Copy the TUE text from "What should I do if I" up to and including "my TUE valid?", changing every "physician" to "doctor".

> **TEXT SECTION**
▼

Start of Medical Treatment
If the TUE is approved, the athlete can only begin treatment after the reception of the approval notice from RADOCA. Athletes should not start using the substance before receiving the authorization notice from RADOCA. The athlete would then be using a prohibited method or substance without authorization and this could constitute an anti- doping rule violation in the event that the TUE is denied by the TUEC.
In rare emergency or exceptional cases, a retroactive approval may be considered (please see next section).
What is a retroactive TUE?
The retroactive TUE application process may only be granted if:
- Emergency treatment or treatment of an acute medical condition was necessary; or
- Due to other exceptional circumstances, there was insufficient time or opportunity for the Athlete to submit, or for the TUE Committee to consider, an application for the TUE prior to Sample collection; or
- The applicable rules required the Athlete or permitted the Athlete (see Code Article 4.4.5) to apply for a retroactive TUE; or
- It is agreed, by WADA and by the Anti-Doping Organization to whom the application for a retroactive TUE is or would be made, that fairness requires the grant of a retroactive TUE.
What should I do in case of an emergency or acute treatment?
Your health and safety come first. Any decision made regarding your treatment plan should be done in consultation with your physician. Once your treatment is being managed, contact the RADOCA to determine your medical exemption requirements, and to download the application form if required.
What should I do if I have surgery?
Prior to surgery, ask your physician for a list of the medications that will be used. Contact the RADOCA to determine your medical exemption requirements, and to download the application form if required.
How long is my TUE valid?
A TUE granted by the RADOCA is valid for the duration of the treatment as prescribed by the physician. It is your responsibility to know when your TUE expires and to apply for renewal before this date if necessary.
What should I do if my competition level changes?
RADOCA TUE is granted in accordance with the TUE rules of the RADOCA and is valid only in your country, unless otherwise stated in your International Federation’s anti-doping rules. If at any time you are included in your IF’s Registered Testing Pool (RTP) or compete at an international level, you must comply with their IF TUE requirements. You should contact the RADOCA to determine whether your RADOCA TUE is valid for international competition.

▲

> **THE DATA**
▼

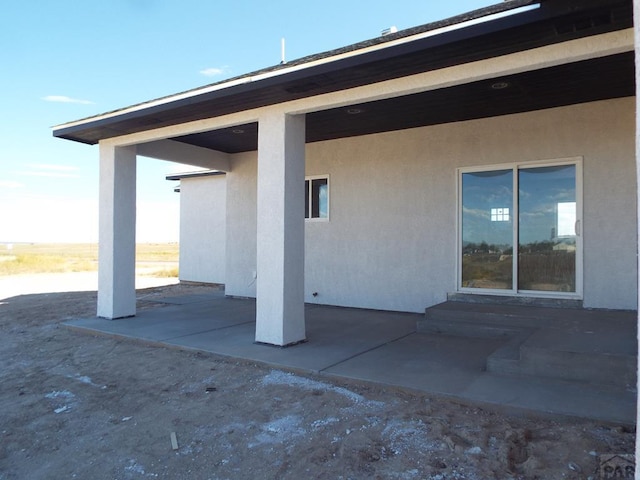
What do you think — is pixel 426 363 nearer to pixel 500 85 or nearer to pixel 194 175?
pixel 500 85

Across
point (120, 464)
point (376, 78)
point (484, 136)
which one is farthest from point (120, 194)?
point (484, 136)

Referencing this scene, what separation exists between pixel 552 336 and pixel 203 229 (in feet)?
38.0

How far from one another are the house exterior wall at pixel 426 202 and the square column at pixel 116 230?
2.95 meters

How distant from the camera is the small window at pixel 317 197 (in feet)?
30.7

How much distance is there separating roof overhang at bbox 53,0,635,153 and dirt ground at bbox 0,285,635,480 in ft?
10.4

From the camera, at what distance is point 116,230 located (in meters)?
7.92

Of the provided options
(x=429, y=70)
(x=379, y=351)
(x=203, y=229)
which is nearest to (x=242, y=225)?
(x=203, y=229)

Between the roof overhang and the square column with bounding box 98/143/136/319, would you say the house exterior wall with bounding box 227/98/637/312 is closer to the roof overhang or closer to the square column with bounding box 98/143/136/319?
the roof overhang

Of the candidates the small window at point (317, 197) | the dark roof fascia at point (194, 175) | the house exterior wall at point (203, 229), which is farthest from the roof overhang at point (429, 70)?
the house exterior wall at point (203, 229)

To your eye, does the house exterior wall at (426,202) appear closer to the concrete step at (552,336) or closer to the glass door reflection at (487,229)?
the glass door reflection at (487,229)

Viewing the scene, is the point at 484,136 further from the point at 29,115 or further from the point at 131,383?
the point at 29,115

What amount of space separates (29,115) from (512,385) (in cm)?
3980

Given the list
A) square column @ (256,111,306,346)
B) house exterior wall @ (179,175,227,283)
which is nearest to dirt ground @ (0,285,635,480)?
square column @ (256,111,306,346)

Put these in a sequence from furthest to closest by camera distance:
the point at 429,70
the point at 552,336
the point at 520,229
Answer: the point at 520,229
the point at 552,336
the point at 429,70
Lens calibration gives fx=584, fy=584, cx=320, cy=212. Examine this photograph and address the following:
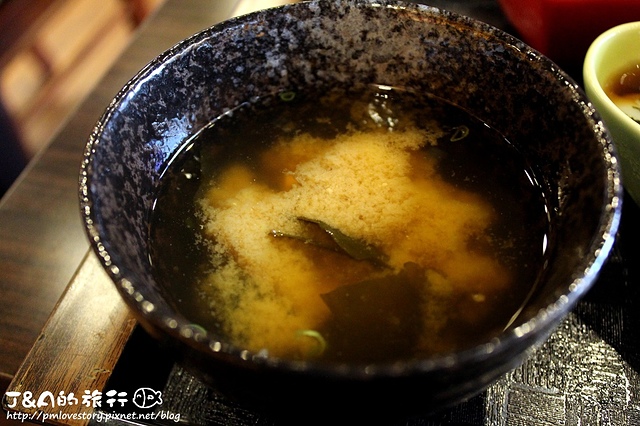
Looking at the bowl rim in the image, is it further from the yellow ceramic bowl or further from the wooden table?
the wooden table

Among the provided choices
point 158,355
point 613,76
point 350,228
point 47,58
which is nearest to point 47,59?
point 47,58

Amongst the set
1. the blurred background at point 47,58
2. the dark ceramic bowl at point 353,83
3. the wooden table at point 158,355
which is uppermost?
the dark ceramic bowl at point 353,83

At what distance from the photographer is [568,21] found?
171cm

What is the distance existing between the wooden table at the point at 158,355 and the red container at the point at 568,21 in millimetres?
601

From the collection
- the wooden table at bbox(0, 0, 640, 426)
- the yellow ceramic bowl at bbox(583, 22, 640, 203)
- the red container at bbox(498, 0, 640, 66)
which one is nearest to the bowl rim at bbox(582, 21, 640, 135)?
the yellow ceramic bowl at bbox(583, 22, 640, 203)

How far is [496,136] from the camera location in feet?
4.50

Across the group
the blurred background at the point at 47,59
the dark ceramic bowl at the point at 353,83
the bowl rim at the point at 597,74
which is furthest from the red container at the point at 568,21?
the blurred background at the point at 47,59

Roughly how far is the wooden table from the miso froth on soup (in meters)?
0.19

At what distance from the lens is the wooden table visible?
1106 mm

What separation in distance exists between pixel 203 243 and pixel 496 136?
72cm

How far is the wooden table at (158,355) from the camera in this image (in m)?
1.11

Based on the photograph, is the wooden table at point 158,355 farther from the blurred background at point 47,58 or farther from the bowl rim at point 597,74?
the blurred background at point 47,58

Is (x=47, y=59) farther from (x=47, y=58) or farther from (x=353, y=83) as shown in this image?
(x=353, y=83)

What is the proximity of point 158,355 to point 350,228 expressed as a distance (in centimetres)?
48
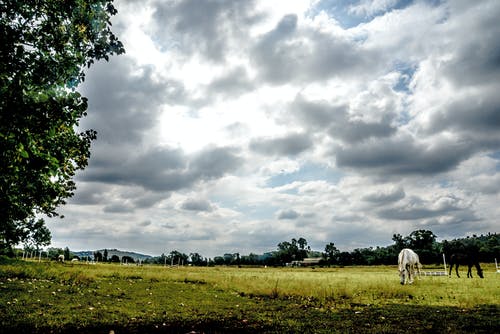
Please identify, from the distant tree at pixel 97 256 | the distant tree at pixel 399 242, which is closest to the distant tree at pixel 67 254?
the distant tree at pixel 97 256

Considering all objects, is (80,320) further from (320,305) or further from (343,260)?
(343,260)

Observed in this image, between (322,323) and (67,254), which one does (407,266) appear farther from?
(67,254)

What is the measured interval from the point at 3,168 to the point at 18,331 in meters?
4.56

▲

> **TASK RESPONSE**
What should I do if I have surgery?
Prior to surgery, ask your doctor for a list of the medications that will be used. Contact the RADOCA to determine your medical exemption requirements, and to download the application form if required.
How long is my TUE valid?